Nun wird hier noch nicht einmal eine direkte Beteiligung vorgeschlagen, sondern, die Möglichkeit einer ÖPP in diesem Kontext

zu prüfen. Zurückhaltender kann man es aus meiner Sicht nicht formulieren; es geht noch nicht einmal um eine direkte Beteiligung, die die Kollegen von den Linken damals gefordert haben. Die öffentliche Hand - hier das Land - verbindet mit dieser Form von Partnerschaft mit der privaten Wirtschaft die Entlastung des öffentlichen Landeshaushalts, da private Unternehmen die Finanzierung ganz oder teilweise selbst übernehmen und daher auch auf die Wirtschaftlichkeit des Projektes achten können und müssen. Somit können die Kommunen und öffentlichen Haushalte auch entlastet werden, Herr Görke.

Der Hinweis der Antragsteller, dass die Landesregierung auch zukünftig auf Grundlage von § 7 der Landeshaushaltsordnung zu prüfen habe, welche Art der Unterstützung eines Projektes die wirtschaftlichste sei, ist daher nicht nur berechtigt, sondern auch notwendig. Leider ist derart Selbstverständliches in der Realität in Brandenburg mit dieser Landesregierung nicht möglich. Insgesamt in diesem Zusammenhang auch der Hinweis, dass die Landesregierung bereits entsprechende gute Erfahrungen mit dem Neubau des Landtagsgebäudes und der Errichtung des Gebäudes des Finanzministeriums auf der Liegenschaft in der HeinrichMann-Allee gemacht hat.

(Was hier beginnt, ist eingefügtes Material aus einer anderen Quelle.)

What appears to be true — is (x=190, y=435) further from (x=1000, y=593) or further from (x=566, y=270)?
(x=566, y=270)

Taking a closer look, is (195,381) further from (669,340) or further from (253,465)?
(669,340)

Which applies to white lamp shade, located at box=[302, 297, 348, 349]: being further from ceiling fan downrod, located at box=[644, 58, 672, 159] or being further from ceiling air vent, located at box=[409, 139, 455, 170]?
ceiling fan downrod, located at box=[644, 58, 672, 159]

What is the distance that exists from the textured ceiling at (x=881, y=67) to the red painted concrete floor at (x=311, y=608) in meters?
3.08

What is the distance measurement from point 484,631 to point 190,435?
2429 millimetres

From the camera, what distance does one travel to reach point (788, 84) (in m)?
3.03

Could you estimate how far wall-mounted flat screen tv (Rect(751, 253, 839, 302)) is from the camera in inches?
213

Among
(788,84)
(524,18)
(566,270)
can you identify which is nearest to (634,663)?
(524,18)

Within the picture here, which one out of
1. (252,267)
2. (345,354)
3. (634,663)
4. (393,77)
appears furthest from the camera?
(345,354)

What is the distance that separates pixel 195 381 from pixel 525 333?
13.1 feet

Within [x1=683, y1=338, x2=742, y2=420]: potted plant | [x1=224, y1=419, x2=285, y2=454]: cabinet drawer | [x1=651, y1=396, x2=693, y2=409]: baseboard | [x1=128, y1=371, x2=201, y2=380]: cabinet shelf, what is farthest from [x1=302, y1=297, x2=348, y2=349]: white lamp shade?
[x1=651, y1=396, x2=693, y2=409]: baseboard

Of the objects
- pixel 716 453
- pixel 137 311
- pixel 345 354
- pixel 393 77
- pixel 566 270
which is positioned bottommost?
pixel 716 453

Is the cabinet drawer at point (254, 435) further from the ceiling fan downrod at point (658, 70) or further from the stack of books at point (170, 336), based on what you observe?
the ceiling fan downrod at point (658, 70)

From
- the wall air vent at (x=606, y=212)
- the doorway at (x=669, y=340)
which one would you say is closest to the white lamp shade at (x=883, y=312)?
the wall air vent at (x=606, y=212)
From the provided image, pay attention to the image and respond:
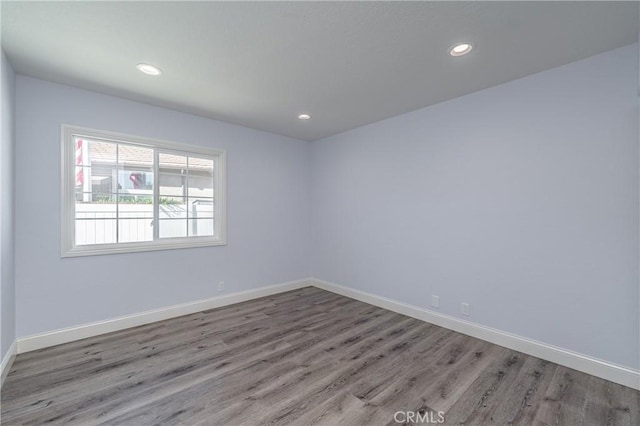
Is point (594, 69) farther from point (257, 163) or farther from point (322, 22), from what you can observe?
point (257, 163)

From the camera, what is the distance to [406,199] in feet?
11.5

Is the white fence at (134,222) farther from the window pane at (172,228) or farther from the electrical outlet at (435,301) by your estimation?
the electrical outlet at (435,301)

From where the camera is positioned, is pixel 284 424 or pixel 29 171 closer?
pixel 284 424

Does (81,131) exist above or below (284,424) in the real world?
above

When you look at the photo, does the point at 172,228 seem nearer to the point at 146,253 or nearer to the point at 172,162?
the point at 146,253

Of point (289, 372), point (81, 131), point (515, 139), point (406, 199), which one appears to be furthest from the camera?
point (406, 199)

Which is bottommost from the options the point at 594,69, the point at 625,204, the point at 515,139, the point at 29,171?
the point at 625,204

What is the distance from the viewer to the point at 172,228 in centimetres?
349

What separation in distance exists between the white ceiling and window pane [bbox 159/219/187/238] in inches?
58.8

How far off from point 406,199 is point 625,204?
6.18ft

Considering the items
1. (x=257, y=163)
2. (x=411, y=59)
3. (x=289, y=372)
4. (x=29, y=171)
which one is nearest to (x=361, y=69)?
(x=411, y=59)

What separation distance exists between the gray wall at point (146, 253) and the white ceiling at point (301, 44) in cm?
34

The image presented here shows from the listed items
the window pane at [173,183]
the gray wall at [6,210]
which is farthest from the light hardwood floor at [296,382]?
the window pane at [173,183]

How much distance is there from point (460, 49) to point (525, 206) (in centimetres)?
154
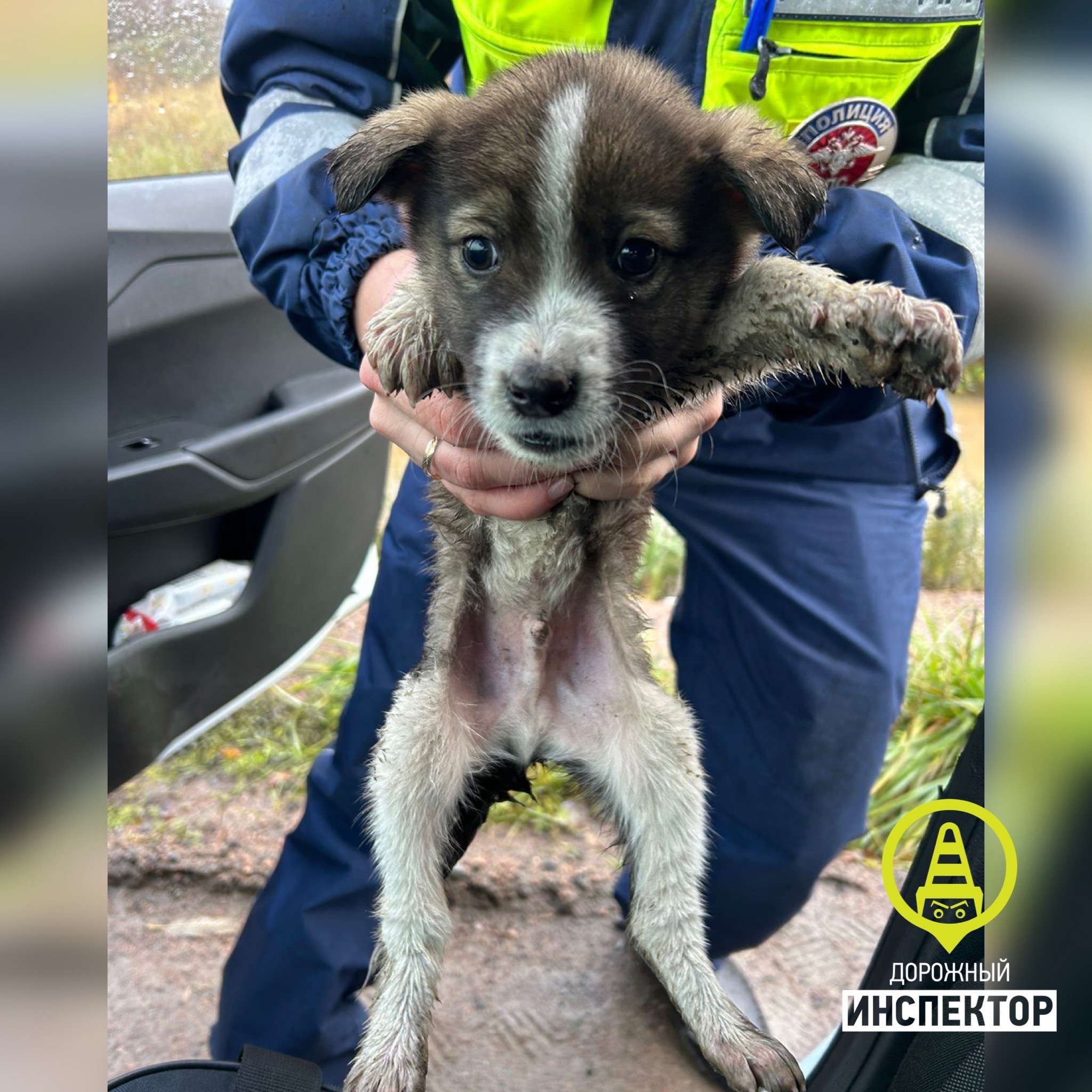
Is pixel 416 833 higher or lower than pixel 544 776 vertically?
higher

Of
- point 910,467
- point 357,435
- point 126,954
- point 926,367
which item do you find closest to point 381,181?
point 926,367

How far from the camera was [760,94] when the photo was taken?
1483 millimetres

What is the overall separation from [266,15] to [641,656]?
134 centimetres

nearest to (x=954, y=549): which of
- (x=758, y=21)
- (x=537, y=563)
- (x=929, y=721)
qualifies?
(x=929, y=721)

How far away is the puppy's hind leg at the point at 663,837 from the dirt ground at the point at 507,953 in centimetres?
62

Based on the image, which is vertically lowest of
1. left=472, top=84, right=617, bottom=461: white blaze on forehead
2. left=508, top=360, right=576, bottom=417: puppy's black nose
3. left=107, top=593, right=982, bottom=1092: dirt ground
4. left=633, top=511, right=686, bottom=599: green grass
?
left=107, top=593, right=982, bottom=1092: dirt ground

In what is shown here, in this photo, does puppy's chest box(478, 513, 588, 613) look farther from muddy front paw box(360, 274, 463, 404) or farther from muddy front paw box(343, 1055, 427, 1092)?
muddy front paw box(343, 1055, 427, 1092)

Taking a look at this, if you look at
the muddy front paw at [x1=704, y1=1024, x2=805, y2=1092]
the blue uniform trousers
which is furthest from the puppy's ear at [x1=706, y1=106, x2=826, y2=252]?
the muddy front paw at [x1=704, y1=1024, x2=805, y2=1092]

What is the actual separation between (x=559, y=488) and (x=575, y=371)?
1.18ft

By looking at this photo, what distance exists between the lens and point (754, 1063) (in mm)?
1490

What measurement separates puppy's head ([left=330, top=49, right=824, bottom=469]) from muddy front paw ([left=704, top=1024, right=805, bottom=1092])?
2.82ft

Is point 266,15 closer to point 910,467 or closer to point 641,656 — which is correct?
point 641,656

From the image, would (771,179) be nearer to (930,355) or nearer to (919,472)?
(930,355)

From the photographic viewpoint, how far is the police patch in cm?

Zu eigen ist all diesen verschiedenen Modellen, dass die öffentlichen Haushalte entlastet werden können. Zudem wird schneller und termingenauer gebaut und werden die Budgets eingehalten, was man von öffentlichen Projekten - siehe BER - nicht unbedingt sagen kann. Verstößt die Landesregierung damit also nicht gegen § 7 der Landeshaushaltsordnung, wenn wir nichts tun und Tesla nicht beteiligen? Folglich ist eine Beteiligung von Tesla an den Investitionen in die Infrastruktur grundsätzlich wünschenswert.

Auch über die Möglichkeit einer ÖPP sollte diskutiert werden, aber leider fehlt dafür bisher jegliche Rechtsgrundlage. Da hier zusätzliche Festlegungen für andere Beteiligte wie Kommunen getroffen und als verpflichtend festgelegt werden sollen, können wir uns hier leider nur enthalten, hoffen aber auf eine konstruktive Diskussion zu dieser Thematik im Wirtschaftsausschuss. - Danke schön.